Your sponsorship allows the staff of Todo por Amor Student Center to provide Jose with Bible teaching, dental and medical checkups, first aid education, special celebrations, sports, silk screening and hydroponics workshops, skills for life training, shoes and school supplies. The center staff will also provide monthly meetings, child abuse prevention education and afternoon snacks for the parents or guardians of Jose.
Sprawled along the southern Pacific Ocean, Peru is divided into three regions: the heavily populated coastal plain; the Andes Mountains, where cattle and agriculture predominate; and the humid eastern lowlands, inhabited by isolated Amerindian tribes.

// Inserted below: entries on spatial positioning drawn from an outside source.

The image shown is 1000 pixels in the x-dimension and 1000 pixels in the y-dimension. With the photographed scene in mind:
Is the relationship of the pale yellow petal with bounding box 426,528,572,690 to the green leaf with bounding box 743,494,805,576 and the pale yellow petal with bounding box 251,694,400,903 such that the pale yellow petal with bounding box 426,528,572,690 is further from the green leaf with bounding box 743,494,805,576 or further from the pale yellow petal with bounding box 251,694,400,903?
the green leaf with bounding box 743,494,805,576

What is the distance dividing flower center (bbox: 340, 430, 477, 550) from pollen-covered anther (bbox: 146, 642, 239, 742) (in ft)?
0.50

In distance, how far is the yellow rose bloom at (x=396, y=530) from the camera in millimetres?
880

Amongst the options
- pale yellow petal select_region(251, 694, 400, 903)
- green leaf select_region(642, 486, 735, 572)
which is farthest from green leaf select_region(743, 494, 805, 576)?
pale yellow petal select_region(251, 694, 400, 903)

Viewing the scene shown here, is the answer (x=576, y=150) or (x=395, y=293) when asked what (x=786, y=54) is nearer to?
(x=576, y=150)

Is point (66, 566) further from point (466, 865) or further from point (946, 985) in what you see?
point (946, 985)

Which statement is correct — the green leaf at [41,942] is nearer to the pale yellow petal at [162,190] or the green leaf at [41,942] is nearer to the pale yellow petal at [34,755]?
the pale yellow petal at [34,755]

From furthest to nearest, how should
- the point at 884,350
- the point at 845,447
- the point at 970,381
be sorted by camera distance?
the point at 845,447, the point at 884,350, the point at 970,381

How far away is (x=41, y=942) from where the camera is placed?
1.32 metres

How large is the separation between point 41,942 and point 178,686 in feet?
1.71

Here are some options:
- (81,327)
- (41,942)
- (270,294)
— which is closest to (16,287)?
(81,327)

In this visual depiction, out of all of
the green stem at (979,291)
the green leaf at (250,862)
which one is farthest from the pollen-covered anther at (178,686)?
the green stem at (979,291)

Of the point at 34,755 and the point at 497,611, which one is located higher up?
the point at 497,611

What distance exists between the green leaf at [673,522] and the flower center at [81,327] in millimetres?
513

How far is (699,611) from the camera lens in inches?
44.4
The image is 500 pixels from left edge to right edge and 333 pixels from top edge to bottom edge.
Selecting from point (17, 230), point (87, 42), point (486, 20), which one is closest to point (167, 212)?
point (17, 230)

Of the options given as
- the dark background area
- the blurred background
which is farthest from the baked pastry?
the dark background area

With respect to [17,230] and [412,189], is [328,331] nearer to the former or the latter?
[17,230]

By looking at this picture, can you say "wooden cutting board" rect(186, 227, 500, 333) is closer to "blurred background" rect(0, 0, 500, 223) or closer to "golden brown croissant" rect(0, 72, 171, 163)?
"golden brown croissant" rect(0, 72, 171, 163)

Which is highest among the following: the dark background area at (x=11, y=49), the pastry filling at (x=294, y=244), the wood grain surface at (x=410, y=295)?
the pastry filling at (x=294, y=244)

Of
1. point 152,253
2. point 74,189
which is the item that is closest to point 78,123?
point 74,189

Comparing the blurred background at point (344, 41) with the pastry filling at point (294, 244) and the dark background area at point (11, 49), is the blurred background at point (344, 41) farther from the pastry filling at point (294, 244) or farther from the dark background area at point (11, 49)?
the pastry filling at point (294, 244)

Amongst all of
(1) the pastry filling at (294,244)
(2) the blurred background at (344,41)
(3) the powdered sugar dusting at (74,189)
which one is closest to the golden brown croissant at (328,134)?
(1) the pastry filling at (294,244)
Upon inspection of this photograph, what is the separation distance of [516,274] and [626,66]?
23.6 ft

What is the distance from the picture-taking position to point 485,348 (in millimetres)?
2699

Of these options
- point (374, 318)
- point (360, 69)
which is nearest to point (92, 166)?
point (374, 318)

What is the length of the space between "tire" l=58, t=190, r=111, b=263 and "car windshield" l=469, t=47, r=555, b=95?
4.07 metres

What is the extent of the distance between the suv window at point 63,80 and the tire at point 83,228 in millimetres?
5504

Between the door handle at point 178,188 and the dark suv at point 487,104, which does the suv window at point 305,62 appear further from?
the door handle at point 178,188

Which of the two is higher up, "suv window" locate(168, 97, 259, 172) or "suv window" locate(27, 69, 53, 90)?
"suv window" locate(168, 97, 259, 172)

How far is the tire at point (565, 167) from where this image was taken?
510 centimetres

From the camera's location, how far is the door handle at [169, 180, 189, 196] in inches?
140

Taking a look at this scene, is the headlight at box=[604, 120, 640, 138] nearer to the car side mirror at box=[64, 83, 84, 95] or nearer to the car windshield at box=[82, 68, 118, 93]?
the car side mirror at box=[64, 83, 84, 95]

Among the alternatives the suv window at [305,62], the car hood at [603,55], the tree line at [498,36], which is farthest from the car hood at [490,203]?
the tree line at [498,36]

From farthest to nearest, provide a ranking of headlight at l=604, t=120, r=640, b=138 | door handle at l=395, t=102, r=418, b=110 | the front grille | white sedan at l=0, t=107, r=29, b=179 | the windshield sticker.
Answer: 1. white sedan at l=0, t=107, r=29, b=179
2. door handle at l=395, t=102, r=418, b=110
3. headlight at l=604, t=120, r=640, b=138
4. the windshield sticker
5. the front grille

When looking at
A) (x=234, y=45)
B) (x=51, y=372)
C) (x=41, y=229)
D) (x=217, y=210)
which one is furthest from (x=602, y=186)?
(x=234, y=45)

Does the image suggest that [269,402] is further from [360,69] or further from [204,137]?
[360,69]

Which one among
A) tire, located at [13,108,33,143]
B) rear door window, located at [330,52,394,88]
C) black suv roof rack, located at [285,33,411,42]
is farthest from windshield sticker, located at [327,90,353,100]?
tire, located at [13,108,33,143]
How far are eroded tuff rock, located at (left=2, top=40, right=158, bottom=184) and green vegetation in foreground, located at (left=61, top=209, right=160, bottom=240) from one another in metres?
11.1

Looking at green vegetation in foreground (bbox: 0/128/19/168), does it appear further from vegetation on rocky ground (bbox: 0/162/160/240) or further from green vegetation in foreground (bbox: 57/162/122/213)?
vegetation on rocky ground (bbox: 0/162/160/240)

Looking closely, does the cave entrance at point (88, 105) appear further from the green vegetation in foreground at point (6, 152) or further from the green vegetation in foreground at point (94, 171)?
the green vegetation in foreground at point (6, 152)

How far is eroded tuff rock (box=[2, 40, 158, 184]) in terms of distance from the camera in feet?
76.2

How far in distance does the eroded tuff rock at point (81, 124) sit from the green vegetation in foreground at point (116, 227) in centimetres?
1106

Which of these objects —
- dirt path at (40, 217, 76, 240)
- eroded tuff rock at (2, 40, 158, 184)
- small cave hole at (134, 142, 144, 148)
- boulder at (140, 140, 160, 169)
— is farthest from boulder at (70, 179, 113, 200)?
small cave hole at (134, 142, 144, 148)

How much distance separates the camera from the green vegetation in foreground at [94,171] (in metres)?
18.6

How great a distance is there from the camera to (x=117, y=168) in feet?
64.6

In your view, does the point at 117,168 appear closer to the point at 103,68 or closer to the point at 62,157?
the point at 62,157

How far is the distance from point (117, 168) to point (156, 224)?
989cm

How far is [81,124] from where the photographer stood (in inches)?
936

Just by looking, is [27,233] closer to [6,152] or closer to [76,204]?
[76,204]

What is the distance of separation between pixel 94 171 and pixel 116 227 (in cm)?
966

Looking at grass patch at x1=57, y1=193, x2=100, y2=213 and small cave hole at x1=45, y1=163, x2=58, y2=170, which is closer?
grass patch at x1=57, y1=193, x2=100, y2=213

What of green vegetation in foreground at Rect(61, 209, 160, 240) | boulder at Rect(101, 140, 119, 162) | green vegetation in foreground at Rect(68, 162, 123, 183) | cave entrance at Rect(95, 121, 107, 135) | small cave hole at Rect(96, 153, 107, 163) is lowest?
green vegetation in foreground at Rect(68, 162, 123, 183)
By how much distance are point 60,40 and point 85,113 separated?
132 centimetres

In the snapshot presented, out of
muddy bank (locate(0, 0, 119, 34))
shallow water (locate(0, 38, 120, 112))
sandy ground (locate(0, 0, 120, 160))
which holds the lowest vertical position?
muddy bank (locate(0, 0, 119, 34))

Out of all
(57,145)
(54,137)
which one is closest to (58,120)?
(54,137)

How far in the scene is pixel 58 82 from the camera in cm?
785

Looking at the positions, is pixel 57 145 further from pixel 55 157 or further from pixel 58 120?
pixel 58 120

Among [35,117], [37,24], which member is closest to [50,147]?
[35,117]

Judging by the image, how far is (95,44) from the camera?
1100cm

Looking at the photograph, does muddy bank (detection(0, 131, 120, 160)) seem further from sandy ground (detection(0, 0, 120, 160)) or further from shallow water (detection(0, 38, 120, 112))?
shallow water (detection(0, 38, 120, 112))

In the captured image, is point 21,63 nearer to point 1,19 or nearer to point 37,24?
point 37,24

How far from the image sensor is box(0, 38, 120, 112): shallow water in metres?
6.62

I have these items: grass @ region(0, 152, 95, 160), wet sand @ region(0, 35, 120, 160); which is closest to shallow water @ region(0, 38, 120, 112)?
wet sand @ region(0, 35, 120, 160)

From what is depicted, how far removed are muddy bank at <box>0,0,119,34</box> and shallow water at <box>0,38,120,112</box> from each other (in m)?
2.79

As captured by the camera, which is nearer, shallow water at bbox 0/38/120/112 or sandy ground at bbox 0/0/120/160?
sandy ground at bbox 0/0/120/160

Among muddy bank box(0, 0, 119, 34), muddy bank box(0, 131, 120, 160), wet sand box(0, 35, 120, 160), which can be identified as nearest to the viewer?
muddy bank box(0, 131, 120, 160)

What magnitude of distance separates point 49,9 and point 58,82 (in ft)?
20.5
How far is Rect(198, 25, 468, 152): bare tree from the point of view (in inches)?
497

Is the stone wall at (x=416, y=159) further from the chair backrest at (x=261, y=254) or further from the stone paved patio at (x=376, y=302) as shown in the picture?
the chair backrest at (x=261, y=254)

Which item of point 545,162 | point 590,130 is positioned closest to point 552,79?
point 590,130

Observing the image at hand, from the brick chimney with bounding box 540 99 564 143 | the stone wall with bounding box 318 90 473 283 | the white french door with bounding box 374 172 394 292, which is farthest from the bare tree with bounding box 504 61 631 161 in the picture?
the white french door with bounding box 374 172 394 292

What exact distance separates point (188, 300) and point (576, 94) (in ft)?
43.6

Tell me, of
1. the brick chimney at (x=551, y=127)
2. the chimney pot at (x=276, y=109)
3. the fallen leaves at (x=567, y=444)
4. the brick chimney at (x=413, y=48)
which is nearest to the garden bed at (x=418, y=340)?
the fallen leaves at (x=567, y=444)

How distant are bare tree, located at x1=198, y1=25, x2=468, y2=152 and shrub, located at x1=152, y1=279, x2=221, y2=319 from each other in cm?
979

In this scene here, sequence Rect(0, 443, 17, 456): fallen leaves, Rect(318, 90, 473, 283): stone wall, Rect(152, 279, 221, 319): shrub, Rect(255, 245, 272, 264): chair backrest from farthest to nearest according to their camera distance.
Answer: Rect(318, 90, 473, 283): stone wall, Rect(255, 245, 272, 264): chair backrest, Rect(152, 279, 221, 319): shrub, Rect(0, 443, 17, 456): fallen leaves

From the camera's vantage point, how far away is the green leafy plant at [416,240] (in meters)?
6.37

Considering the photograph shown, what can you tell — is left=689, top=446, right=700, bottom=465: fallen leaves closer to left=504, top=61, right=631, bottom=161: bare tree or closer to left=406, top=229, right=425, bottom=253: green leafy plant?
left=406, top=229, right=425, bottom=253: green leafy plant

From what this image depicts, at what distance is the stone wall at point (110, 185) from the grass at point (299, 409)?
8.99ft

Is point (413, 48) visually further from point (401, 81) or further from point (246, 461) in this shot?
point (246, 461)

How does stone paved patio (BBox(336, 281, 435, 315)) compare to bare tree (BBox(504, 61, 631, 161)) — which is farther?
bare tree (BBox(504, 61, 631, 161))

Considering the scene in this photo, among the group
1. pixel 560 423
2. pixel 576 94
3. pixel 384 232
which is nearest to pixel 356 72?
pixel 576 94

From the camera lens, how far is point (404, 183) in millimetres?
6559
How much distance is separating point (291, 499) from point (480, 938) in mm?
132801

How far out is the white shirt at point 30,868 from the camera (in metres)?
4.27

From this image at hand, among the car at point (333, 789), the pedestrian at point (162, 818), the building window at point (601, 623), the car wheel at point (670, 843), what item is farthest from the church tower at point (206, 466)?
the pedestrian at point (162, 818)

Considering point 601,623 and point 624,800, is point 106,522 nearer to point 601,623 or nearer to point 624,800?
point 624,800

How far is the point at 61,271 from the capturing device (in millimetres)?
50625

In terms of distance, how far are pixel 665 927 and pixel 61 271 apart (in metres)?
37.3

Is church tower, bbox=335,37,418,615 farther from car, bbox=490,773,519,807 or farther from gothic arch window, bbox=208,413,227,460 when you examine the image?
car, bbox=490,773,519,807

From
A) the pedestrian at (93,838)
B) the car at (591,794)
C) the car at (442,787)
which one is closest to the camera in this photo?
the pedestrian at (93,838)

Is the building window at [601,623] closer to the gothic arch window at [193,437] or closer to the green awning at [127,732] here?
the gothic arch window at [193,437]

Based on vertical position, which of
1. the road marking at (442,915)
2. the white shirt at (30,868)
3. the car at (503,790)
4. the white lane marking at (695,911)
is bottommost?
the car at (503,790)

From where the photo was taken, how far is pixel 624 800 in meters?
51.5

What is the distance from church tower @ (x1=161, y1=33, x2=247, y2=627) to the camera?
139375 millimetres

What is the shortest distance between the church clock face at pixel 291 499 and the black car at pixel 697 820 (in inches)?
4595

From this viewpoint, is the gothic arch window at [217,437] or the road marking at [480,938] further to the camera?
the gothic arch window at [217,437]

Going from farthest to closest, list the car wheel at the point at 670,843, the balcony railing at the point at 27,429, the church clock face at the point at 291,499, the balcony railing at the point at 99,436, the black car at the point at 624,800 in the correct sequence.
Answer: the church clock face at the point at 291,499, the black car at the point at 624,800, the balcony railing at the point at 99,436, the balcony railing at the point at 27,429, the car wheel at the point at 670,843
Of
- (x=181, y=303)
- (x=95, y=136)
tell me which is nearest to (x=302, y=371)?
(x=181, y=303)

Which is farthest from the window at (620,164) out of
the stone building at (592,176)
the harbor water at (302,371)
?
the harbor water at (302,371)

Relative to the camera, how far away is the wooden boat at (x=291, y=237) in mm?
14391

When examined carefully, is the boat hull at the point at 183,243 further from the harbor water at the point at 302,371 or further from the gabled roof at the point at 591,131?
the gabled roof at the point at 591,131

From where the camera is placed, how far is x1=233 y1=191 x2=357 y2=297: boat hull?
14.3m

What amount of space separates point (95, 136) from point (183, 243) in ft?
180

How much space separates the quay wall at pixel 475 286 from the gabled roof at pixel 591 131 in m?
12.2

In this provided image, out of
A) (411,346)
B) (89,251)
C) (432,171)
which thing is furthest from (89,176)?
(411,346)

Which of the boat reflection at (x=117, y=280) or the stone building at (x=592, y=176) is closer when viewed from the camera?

Once part of the vast Incan empire, Peru has emerged from decades of civil strife as a growing economy. Three out of four Peruvians live in cities. Nearly half are Indians and many are mestizo (descended from Spanish and Indian ancestry). Spanish and Quechua are Peru's official languages. The majority of Peruvians are Catholic. Compassion works mostly in the western part of the country along the Pacific Ocean, but also has child development centers in the upper jungle and in some Andean towns in the central and eastern regions.
When Spaniard Francisco Pizarro landed in Peru in 1532, the Incas ruled a vast empire rich in silver and gold, which soon fell to the conquistadors. Spain ruled the area until 1821, when Peru won its independence. Since then, Peru's government has alternated between military and civilian dictators and reform-minded leaders. During the 1970s and 1980s, the country struggled with inflation, a decline in per-capita income, and guerrilla violence. A strong economy and increased stability prevailed in the 1990s, although the government was criticized for human rights violations. The 2006 elections saw the return of former president Alan Garcia who vowed to improve social conditions and maintain fiscal responsibility.